## THE TASK:
Quote exactly the lines spanning from the top of the data below to the line that contains "a) Chứng tỏ", including both.

[Stored data entries]
=== Begin Enclosure ===

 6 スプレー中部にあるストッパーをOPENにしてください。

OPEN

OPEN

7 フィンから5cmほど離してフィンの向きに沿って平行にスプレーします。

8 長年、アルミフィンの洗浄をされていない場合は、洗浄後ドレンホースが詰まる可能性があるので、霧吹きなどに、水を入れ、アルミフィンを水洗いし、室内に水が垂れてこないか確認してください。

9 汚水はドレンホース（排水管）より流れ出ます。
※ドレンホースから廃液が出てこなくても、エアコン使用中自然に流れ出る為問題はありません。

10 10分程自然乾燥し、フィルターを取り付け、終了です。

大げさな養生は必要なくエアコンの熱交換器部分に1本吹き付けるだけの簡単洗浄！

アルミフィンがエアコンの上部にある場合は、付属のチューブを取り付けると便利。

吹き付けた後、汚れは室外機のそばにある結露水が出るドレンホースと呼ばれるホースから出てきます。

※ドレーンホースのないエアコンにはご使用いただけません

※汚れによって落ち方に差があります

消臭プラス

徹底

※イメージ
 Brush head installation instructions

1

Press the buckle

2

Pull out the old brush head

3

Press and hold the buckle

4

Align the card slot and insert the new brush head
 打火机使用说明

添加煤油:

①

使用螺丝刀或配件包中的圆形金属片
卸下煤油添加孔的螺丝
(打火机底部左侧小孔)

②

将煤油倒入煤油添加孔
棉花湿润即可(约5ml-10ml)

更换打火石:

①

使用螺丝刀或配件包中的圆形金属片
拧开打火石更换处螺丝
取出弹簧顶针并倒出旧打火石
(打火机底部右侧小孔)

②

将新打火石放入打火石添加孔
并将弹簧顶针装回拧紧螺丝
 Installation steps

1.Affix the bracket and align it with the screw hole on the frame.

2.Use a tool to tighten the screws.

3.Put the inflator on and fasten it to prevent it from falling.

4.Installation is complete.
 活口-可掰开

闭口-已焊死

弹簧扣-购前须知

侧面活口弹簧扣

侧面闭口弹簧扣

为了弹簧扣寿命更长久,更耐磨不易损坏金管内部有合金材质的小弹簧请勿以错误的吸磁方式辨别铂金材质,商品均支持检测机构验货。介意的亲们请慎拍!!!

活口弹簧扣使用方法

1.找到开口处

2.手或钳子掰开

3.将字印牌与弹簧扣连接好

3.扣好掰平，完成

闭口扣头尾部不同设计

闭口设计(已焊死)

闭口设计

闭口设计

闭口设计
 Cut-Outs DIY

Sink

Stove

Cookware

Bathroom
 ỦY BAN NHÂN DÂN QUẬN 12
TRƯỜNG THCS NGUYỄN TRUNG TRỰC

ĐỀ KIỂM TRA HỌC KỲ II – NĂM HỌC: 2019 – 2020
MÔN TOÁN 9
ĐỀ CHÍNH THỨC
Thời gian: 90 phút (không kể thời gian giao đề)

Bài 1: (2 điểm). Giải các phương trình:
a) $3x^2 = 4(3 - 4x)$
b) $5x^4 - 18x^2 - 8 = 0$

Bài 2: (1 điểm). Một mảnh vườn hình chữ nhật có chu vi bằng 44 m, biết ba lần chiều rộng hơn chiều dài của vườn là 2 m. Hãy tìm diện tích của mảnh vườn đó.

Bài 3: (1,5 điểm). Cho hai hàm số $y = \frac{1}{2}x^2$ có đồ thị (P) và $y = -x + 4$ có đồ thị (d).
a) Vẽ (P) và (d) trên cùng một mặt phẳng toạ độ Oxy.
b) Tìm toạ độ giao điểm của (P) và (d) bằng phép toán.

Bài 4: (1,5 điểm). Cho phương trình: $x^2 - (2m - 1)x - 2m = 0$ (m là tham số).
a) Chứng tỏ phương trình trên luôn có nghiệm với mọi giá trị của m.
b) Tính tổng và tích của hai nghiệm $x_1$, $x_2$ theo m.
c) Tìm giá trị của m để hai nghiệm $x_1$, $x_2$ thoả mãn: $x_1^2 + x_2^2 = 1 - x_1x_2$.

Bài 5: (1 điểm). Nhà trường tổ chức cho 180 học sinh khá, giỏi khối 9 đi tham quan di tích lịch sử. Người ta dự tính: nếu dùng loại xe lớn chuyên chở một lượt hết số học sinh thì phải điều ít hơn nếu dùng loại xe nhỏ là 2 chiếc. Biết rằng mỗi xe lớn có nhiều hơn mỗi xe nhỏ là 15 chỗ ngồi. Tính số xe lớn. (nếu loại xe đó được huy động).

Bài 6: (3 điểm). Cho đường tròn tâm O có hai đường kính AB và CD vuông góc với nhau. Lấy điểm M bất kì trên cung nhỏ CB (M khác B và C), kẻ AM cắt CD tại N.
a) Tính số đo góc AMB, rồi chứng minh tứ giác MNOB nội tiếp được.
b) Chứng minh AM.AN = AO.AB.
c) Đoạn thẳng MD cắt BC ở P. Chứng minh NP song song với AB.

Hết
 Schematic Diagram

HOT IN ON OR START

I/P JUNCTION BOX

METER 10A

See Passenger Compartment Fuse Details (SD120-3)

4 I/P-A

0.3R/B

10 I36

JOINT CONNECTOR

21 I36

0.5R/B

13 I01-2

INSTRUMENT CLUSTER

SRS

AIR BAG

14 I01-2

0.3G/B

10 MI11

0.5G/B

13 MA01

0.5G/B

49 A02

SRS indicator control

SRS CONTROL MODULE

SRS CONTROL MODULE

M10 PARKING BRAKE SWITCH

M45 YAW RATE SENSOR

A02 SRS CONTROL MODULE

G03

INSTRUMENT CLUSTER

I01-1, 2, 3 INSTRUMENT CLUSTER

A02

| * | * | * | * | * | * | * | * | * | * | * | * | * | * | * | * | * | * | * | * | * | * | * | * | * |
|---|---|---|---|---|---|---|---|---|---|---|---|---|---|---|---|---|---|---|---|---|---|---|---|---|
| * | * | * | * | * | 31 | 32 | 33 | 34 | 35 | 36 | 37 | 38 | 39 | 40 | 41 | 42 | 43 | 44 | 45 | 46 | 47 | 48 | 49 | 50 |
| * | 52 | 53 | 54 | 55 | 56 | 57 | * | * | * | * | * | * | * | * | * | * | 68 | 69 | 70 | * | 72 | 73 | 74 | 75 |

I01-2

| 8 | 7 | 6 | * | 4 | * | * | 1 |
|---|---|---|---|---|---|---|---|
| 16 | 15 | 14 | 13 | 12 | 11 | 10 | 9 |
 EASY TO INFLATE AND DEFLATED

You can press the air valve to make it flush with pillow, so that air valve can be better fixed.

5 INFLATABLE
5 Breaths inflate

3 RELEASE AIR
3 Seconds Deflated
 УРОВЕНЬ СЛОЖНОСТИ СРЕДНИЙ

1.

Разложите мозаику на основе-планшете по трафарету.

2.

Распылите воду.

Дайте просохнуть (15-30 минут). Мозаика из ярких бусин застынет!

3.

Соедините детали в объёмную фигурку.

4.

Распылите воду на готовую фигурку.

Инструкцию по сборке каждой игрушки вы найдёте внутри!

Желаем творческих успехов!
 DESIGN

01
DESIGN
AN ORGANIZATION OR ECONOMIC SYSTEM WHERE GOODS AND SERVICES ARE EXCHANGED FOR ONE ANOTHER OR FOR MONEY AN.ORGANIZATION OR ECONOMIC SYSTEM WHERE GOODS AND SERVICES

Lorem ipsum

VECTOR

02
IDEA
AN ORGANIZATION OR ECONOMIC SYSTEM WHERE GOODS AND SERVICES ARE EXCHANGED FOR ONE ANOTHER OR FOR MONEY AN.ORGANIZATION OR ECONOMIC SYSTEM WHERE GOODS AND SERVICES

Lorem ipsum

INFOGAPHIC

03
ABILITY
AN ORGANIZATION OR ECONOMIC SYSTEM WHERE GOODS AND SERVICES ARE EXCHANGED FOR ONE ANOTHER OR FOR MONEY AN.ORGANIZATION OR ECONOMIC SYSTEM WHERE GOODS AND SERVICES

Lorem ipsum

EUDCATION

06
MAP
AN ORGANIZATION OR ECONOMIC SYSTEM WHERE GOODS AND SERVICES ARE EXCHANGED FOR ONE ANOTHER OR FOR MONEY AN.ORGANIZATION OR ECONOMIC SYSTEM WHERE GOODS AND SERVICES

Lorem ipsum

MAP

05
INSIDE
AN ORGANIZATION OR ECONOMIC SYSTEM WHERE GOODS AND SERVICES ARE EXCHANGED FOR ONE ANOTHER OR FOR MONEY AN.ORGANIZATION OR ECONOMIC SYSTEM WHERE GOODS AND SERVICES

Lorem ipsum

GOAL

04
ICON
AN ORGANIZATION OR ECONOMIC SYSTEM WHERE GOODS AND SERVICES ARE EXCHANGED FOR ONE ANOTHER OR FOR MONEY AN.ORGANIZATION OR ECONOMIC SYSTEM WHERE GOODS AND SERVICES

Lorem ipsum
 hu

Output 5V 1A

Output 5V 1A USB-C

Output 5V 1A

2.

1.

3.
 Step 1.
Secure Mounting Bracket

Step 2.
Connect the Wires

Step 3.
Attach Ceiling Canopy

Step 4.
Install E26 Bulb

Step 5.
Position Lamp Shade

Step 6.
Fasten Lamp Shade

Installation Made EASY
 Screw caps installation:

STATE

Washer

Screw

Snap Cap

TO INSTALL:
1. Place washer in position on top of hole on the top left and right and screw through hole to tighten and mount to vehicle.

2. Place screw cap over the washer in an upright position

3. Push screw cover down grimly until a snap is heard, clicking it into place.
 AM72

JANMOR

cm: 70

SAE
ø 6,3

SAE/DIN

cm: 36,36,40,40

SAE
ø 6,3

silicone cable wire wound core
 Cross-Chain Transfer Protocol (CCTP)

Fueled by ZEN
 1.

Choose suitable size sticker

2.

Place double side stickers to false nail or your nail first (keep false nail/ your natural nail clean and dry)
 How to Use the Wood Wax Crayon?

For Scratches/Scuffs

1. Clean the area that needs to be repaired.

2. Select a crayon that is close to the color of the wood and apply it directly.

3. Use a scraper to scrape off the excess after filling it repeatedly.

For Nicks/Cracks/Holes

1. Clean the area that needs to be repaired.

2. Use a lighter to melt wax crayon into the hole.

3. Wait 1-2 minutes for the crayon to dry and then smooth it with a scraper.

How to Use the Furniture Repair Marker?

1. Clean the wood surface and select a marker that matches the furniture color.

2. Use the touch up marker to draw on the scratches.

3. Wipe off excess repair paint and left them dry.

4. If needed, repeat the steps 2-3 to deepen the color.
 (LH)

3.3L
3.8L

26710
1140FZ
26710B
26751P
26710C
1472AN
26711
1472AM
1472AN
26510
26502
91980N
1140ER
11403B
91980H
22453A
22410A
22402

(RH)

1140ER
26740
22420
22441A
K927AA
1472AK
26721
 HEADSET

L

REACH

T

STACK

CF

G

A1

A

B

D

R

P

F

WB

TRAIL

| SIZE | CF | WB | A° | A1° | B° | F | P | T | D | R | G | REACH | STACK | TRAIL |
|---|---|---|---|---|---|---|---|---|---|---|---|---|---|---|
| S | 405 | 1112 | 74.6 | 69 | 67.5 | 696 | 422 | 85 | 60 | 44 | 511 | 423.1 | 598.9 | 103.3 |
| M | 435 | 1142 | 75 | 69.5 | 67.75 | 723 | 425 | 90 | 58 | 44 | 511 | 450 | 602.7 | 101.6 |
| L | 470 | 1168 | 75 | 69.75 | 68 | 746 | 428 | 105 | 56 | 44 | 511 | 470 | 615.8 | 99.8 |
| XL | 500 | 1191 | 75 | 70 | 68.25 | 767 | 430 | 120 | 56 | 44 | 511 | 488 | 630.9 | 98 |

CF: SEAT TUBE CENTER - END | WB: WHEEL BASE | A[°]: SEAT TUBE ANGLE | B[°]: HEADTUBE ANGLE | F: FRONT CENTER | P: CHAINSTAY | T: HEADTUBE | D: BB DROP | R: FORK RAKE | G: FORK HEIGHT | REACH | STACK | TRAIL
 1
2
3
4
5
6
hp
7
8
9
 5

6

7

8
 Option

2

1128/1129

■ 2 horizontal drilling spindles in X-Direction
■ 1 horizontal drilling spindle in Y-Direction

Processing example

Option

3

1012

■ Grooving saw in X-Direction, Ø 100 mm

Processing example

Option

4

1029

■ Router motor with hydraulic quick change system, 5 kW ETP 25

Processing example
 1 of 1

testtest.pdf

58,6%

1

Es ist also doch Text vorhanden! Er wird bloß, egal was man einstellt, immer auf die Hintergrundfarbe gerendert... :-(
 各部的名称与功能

=== End Enclosure ===

## ANSWER TO THE PROBLEM:
 6 スプレー中部にあるストッパーをOPENにしてください。

OPEN

OPEN

7 フィンから5cmほど離してフィンの向きに沿って平行にスプレーします。

8 長年、アルミフィンの洗浄をされていない場合は、洗浄後ドレンホースが詰まる可能性があるので、霧吹きなどに、水を入れ、アルミフィンを水洗いし、室内に水が垂れてこないか確認してください。

9 汚水はドレンホース（排水管）より流れ出ます。
※ドレンホースから廃液が出てこなくても、エアコン使用中自然に流れ出る為問題はありません。

10 10分程自然乾燥し、フィルターを取り付け、終了です。

大げさな養生は必要なくエアコンの熱交換器部分に1本吹き付けるだけの簡単洗浄！

アルミフィンがエアコンの上部にある場合は、付属のチューブを取り付けると便利。

吹き付けた後、汚れは室外機のそばにある結露水が出るドレンホースと呼ばれるホースから出てきます。

※ドレーンホースのないエアコンにはご使用いただけません

※汚れによって落ち方に差があります

消臭プラス

徹底

※イメージ
 Brush head installation instructions

1

Press the buckle

2

Pull out the old brush head

3

Press and hold the buckle

4

Align the card slot and insert the new brush head
 打火机使用说明

添加煤油:

①

使用螺丝刀或配件包中的圆形金属片
卸下煤油添加孔的螺丝
(打火机底部左侧小孔)

②

将煤油倒入煤油添加孔
棉花湿润即可(约5ml-10ml)

更换打火石:

①

使用螺丝刀或配件包中的圆形金属片
拧开打火石更换处螺丝
取出弹簧顶针并倒出旧打火石
(打火机底部右侧小孔)

②

将新打火石放入打火石添加孔
并将弹簧顶针装回拧紧螺丝
 Installation steps

1.Affix the bracket and align it with the screw hole on the frame.

2.Use a tool to tighten the screws.

3.Put the inflator on and fasten it to prevent it from falling.

4.Installation is complete.
 活口-可掰开

闭口-已焊死

弹簧扣-购前须知

侧面活口弹簧扣

侧面闭口弹簧扣

为了弹簧扣寿命更长久,更耐磨不易损坏金管内部有合金材质的小弹簧请勿以错误的吸磁方式辨别铂金材质,商品均支持检测机构验货。介意的亲们请慎拍!!!

活口弹簧扣使用方法

1.找到开口处

2.手或钳子掰开

3.将字印牌与弹簧扣连接好

3.扣好掰平，完成

闭口扣头尾部不同设计

闭口设计(已焊死)

闭口设计

闭口设计

闭口设计
 Cut-Outs DIY

Sink

Stove

Cookware

Bathroom
 ỦY BAN NHÂN DÂN QUẬN 12
TRƯỜNG THCS NGUYỄN TRUNG TRỰC

ĐỀ KIỂM TRA HỌC KỲ II – NĂM HỌC: 2019 – 2020
MÔN TOÁN 9
ĐỀ CHÍNH THỨC
Thời gian: 90 phút (không kể thời gian giao đề)

Bài 1: (2 điểm). Giải các phương trình:
a) $3x^2 = 4(3 - 4x)$
b) $5x^4 - 18x^2 - 8 = 0$

Bài 2: (1 điểm). Một mảnh vườn hình chữ nhật có chu vi bằng 44 m, biết ba lần chiều rộng hơn chiều dài của vườn là 2 m. Hãy tìm diện tích của mảnh vườn đó.

Bài 3: (1,5 điểm). Cho hai hàm số $y = \frac{1}{2}x^2$ có đồ thị (P) và $y = -x + 4$ có đồ thị (d).
a) Vẽ (P) và (d) trên cùng một mặt phẳng toạ độ Oxy.
b) Tìm toạ độ giao điểm của (P) và (d) bằng phép toán.

Bài 4: (1,5 điểm). Cho phương trình: $x^2 - (2m - 1)x - 2m = 0$ (m là tham số).
a) Chứng tỏ phương trình trên luôn có nghiệm với mọi giá trị của m.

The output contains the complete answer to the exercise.